YOUR TASK — Beginning with the opening line, set down each line of the material below exactly, stopping once the line with "content_type: application/javascript" is done.
§ §
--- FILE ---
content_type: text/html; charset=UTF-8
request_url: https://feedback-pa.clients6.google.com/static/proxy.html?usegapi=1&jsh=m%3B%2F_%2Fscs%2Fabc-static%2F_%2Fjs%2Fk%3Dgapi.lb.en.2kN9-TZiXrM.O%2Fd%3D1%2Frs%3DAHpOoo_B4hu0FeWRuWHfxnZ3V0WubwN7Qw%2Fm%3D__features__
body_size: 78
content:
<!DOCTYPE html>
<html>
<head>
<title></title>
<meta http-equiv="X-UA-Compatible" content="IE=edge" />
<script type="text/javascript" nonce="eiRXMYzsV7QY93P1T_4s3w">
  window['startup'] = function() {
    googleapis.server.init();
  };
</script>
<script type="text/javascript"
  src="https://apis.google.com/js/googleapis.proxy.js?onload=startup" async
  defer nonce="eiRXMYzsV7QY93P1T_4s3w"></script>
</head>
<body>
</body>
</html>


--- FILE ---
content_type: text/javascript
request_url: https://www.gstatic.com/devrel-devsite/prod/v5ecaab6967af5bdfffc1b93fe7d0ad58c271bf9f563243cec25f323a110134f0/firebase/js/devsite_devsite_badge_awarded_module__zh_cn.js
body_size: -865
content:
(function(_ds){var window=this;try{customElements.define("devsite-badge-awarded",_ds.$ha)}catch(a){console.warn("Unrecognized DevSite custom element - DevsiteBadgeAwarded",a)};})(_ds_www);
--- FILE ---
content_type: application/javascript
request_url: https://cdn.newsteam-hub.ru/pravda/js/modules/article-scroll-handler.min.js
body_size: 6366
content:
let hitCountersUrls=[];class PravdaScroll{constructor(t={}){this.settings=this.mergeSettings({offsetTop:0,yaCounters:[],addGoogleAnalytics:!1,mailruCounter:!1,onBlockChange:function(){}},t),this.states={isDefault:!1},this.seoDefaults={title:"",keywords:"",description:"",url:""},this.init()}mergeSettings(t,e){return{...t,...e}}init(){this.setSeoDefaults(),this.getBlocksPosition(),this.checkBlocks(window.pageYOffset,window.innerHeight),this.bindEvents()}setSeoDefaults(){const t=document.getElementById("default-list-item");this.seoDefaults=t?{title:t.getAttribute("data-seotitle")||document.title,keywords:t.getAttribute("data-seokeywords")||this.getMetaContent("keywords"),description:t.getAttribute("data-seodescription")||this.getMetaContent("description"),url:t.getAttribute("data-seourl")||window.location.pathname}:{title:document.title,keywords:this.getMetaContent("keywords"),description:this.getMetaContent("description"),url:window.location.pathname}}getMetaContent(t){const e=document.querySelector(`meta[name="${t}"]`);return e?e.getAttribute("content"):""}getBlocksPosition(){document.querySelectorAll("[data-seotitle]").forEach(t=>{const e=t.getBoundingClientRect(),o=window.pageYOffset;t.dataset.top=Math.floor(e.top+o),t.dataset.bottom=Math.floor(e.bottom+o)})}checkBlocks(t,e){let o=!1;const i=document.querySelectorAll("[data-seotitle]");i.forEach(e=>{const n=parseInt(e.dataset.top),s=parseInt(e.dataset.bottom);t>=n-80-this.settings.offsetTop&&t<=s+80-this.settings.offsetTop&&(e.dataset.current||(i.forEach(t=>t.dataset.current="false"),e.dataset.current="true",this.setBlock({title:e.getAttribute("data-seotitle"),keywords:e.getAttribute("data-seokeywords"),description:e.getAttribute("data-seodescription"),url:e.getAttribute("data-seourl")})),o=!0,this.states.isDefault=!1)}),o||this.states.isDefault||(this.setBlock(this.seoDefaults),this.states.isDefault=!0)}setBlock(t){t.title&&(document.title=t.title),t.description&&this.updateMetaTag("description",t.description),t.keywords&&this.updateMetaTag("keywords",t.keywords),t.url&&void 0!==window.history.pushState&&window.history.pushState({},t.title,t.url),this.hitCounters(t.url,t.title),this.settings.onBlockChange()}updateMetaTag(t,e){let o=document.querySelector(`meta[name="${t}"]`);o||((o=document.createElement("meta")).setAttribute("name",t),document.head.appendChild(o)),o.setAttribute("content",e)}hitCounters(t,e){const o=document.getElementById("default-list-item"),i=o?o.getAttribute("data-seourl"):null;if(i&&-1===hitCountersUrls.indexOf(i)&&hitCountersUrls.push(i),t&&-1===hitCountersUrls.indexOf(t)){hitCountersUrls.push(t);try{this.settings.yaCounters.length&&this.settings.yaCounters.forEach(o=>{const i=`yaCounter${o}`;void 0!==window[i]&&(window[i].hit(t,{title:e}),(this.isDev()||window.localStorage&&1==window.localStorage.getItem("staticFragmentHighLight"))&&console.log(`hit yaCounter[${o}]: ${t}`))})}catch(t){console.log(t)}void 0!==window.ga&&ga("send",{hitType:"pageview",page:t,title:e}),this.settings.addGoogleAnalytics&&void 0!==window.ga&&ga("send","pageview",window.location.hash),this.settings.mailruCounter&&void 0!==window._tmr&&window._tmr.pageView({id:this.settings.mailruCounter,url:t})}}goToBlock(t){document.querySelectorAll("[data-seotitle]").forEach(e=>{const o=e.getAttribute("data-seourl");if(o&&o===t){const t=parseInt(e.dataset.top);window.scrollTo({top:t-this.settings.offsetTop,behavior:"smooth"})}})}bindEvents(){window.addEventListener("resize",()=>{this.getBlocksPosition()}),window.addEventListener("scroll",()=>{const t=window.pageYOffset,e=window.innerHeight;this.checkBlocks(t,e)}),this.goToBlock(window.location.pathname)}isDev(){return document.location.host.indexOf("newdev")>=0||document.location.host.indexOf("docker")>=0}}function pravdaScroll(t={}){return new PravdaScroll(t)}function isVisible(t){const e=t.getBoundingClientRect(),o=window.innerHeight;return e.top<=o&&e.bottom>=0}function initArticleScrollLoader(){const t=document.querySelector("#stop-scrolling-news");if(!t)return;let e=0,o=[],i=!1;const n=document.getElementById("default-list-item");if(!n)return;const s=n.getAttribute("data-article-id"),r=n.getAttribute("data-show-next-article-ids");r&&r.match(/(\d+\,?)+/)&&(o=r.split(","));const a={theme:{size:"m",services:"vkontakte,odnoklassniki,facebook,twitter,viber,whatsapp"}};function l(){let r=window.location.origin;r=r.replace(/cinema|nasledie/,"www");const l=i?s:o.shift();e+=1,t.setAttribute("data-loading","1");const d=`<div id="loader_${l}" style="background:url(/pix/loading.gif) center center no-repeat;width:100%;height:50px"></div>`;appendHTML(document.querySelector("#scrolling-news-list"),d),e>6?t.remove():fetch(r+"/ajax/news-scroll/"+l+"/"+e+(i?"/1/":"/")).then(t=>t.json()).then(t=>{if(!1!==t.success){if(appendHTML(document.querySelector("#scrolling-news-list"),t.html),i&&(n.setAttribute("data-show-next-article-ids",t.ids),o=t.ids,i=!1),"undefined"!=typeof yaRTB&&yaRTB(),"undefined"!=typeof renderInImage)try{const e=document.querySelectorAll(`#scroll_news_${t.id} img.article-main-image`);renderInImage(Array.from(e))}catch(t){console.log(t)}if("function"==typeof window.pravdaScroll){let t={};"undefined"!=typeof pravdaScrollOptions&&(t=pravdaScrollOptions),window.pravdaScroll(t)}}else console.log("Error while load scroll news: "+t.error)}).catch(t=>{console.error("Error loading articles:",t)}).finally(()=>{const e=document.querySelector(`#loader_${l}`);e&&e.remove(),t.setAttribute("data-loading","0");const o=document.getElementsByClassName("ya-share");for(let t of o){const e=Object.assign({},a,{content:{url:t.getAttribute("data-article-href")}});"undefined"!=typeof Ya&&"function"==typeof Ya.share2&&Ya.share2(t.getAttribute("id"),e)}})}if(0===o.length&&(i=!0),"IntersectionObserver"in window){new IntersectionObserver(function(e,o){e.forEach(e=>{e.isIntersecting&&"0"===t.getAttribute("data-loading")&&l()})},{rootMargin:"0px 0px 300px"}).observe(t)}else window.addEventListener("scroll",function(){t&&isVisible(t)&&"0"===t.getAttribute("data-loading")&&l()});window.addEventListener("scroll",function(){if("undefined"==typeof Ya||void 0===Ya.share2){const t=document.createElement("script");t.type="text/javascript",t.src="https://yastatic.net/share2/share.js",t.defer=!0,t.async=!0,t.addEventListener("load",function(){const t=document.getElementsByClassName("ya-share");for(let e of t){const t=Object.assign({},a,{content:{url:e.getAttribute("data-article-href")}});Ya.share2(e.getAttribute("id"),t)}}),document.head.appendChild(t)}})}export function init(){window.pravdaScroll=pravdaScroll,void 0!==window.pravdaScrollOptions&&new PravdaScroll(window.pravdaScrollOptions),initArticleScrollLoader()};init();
§ §
TASK SOLUTION —
--- FILE ---
content_type: text/html; charset=UTF-8
request_url: https://feedback-pa.clients6.google.com/static/proxy.html?usegapi=1&jsh=m%3B%2F_%2Fscs%2Fabc-static%2F_%2Fjs%2Fk%3Dgapi.lb.en.2kN9-TZiXrM.O%2Fd%3D1%2Frs%3DAHpOoo_B4hu0FeWRuWHfxnZ3V0WubwN7Qw%2Fm%3D__features__
body_size: 78
content:
<!DOCTYPE html>
<html>
<head>
<title></title>
<meta http-equiv="X-UA-Compatible" content="IE=edge" />
<script type="text/javascript" nonce="eiRXMYzsV7QY93P1T_4s3w">
  window['startup'] = function() {
    googleapis.server.init();
  };
</script>
<script type="text/javascript"
  src="https://apis.google.com/js/googleapis.proxy.js?onload=startup" async
  defer nonce="eiRXMYzsV7QY93P1T_4s3w"></script>
</head>
<body>
</body>
</html>


--- FILE ---
content_type: text/javascript
request_url: https://www.gstatic.com/devrel-devsite/prod/v5ecaab6967af5bdfffc1b93fe7d0ad58c271bf9f563243cec25f323a110134f0/firebase/js/devsite_devsite_badge_awarded_module__zh_cn.js
body_size: -865
content:
(function(_ds){var window=this;try{customElements.define("devsite-badge-awarded",_ds.$ha)}catch(a){console.warn("Unrecognized DevSite custom element - DevsiteBadgeAwarded",a)};})(_ds_www);
--- FILE ---
content_type: application/javascript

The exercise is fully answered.